* **抜粋した文章**
● ● ●

説明

導波管

【課題】 使用可能な周波数帯域を広げつつ、寸法誤差により生じる信号波の伝送特性の劣化を抑制することができる導波管を提供する。
【解決手段】 本発明の導波管1は、第一導波管路10と、第二導波管路11と、第一導波管路10の端部と第二導波管路11の端部とを接続する接続空間15とを備えている。接続空間15は、第一導波管路10の端縁10aを基端として第二の方向とは逆方向に延びる第一の壁面15aと、第一の壁面15aに直交して設けられて第二の方向に進む信号波と共振しうる反射波を生じさせる第一の直交壁面15dと、第二導波管路11の端縁11aを基端として第一の方向に延びる第二の壁面15bと、第二の壁面に直交して設けられて第二の方向に進む信号波と共振しうる反射波を生じさせる第二の直交壁面15cとを含む複数の壁面によって画定されている。

【発明の詳細な説明】
【技術分野】
【0001】
本発明は、マイクロ波や、ミリ波等を伝送するための導波管に関する。
【背景技術】
【0002】
例えば、自動車等に搭載されるレーダでは、マイクロ波やミリ波等の信号波を送受信するための送受信部と、前記信号波を空間に放射するアンテナとの間には、前記信号波を伝送するための導波管が用いられている。
前記導波管には、信号波を伝送するにあたって、その伝送方向を変換するものがある。このような、伝送方向を変換するための導波管は、不要な反射等を生じさせたり信号波を減衰させたりすることなくスムーズに伝送方向を変換するために、導波管の管路を変換すべき伝送方向に向けて所定の曲率でスムーズに曲げたものや、伝送方向を変換する角部の外側内面に階段状のステップ面を設けたものが用いられることがあった(例えば、特許文献1参照)。
【0003】
上記導波管に設けられるステップ面は、伝送する信号波の波長に応じて非常に小さい段差面を精度良く形成する必要があるため、より簡易な構成として、伝送方向を変換する角部に共振部を設けたバックショート構造を採用するものもある。
このバックショート構造とは、図10に示すように、信号波が導入される一の導波管路100と、この一の導波管路100の端部に直角に接続された他の導波管路101との間の角部102に、共振部103が設けられている構造である。このバックショート構造では、共振部103が、当該共振部103に侵入する信号波を短絡終端し、終端したときの反射波の位相を一の導波管路100から導入された信号波と同位相とすることで当該信号波を減衰させないように構成されている。このため、良好な伝送特性を維持しつつ、当該信号波の伝送方向の変換をスムーズに行うことができる。
【0004】
また、上記導波管は、導波管となる溝部を形成した複数の金属板等を組み合わせて構成されることがある。例えば、図10の導波管では、分割線104に沿う面が合わせ面とされた2枚の金属板を組み合わせて構成されている。紙面上側の金属板105には、他の導波管路101及び共振部103となるべき溝部が形成され、紙面下側の金属板106には、一の導波管路100となるべき溝部が形成されている。そして、これら両金属板を組み合わせることで、導波管が構成される。

● ● ●

* **収集データ**
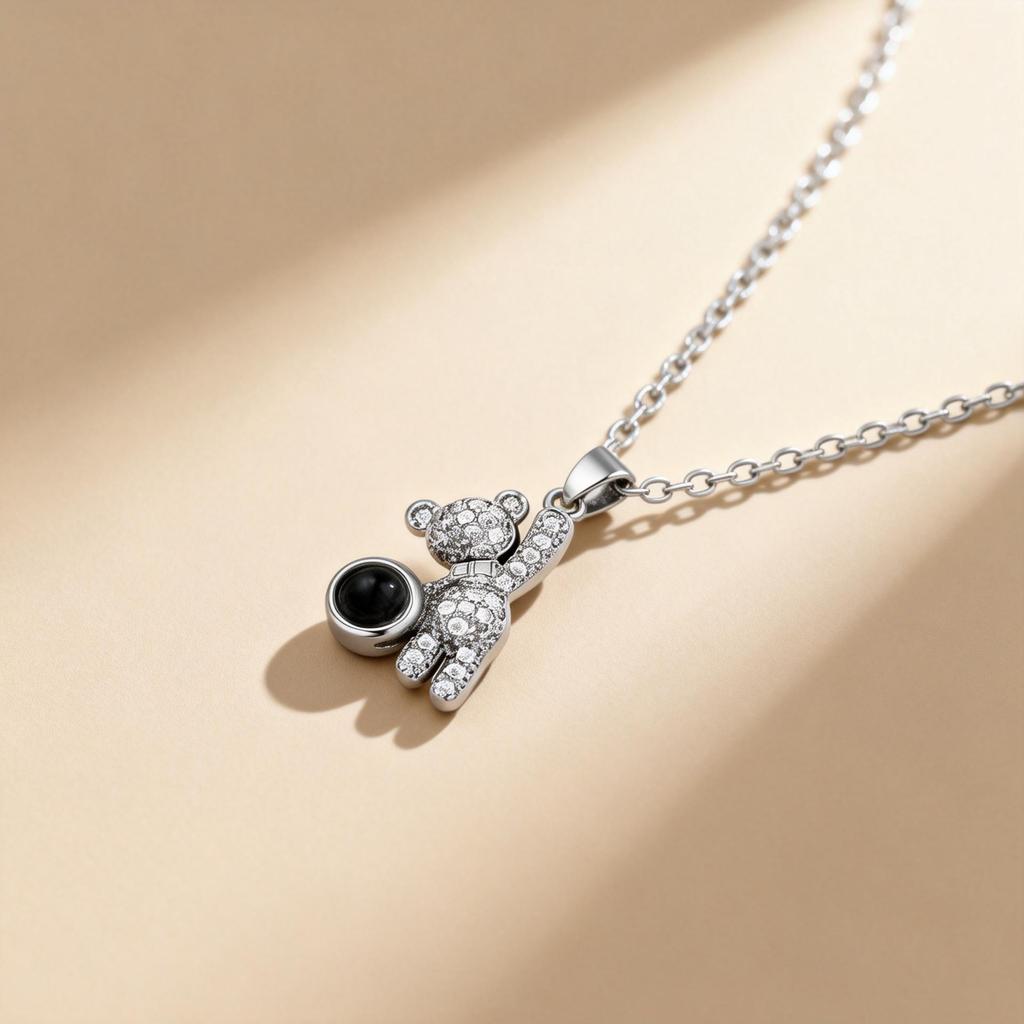 Naszyjnik z niedźwiadkiem i projekcją gwiazd: 'Kocham Cię' w 100 Językach – Elegancki, Wszechstronny, Luksusowy Łańcuszek na obojczyk dla Kobiet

● ● ●

* **資料を読む**
**A.** 導波管の文章から、「前記導波管には、信号波を伝送」から「スムーズに行うことができる。」までを、両端も含めて一字一句そのまま書き写してください。
**B.** 導波管の文章を、最後の文のあとから書き進めてください。
データは使わなくてもかまいません。

* **課題ごとの解答**
**A.**
前記導波管には、信号波を伝送するにあたって、その伝送方向を変換するものがある。このような、伝送方向を変換するための導波管は、不要な反射等を生じさせたり信号波を減衰させたりすることなくスムーズに伝送方向を変換するために、導波管の管路を変換すべき伝送方向に向けて所定の曲率でスムーズに曲げたものや、伝送方向を変換する角部の外側内面に階段状のステップ面を設けたものが用いられることがあった(例えば、特許文献1参照)。
【0003】
上記導波管に設けられるステップ面は、伝送する信号波の波長に応じて非常に小さい段差面を精度良く形成する必要があるため、より簡易な構成として、伝送方向を変換する角部に共振部を設けたバックショート構造を採用するものもある。
このバックショート構造とは、図10に示すように、信号波が導入される一の導波管路100と、この一の導波管路100の端部に直角に接続された他の導波管路101との間の角部102に、共振部103が設けられている構造である。このバックショート構造では、共振部103が、当該共振部103に侵入する信号波を短絡終端し、終端したときの反射波の位相を一の導波管路100から導入された信号波と同位相とすることで当該信号波を減衰させないように構成されている。このため、良好な伝送特性を維持しつつ、当該信号波の伝送方向の変換をスムーズに行うことができる。

**B.**
【先行技術文献】
【特許文献】
【0005】
【特許文献1】特開平9−246801号公報
【発明の概要】
【発明が解決しようとする課題】
【0006】
上述のバックショート構造を有する導波管によれば、簡易な構成で信号波の変換をスムーズに行うことができる一方、このバックショート構造は、共振部103による反射波の位相を当該共振部103の長さ寸法によって設定し、信号波の減衰を抑制するものなので、減衰を抑制することが可能な信号波の波長の範囲が限定され、使用可能な信号波の周波数帯域が比較的狭くなるという特性を有している。
【0007】
さらに、使用可能な信号波の周波数帯域が狭いという特性のため、導波管の各部の寸法の相違が、信号波の伝送特性に影響を及ぼすことがあり、金属板105と金属板106とが、合わせ面で所定の位置に対してずれた状態で組み合わされたり、金属板に溝部を形成する際の加工誤差等によって、予め設定された設計寸法に対して誤差を含んだ寸法で導波管として構成されたときに、信号波の伝送特性が劣化する場合があった。
【0008】
本発明はこのような事情に鑑みてなされたものであり、使用可能な周波数帯域を広げることで、寸法誤差により生じる信号波の伝送特性の劣化を抑制することができる導波管を提供することを目的とする。
【課題を解決するための手段】
【0009】
本発明者らは、寸法誤差により生じる信号波の伝送特性の劣化を抑制しつつ伝送方向を変換できる導波管を開発をすべく、上記従来のバックショート構造が有する共振部を構成する空間に着目しつつ、鋭意研究を重ねた。その中で、方向の異なる導波管路を互いに繋いだ接続部に、共振部に相当する空間をより大きく拡張した空間を設ければ、信号波と反射波との間で近接する二つの共振点を生じさせることができることを見出し、これによって、使用可能な周波数帯域を広げることができ、各部が誤差を含んだ寸法で形成されたとしても、その影響が緩和されて信号波の伝送特性の劣化を抑制することができることを見出した。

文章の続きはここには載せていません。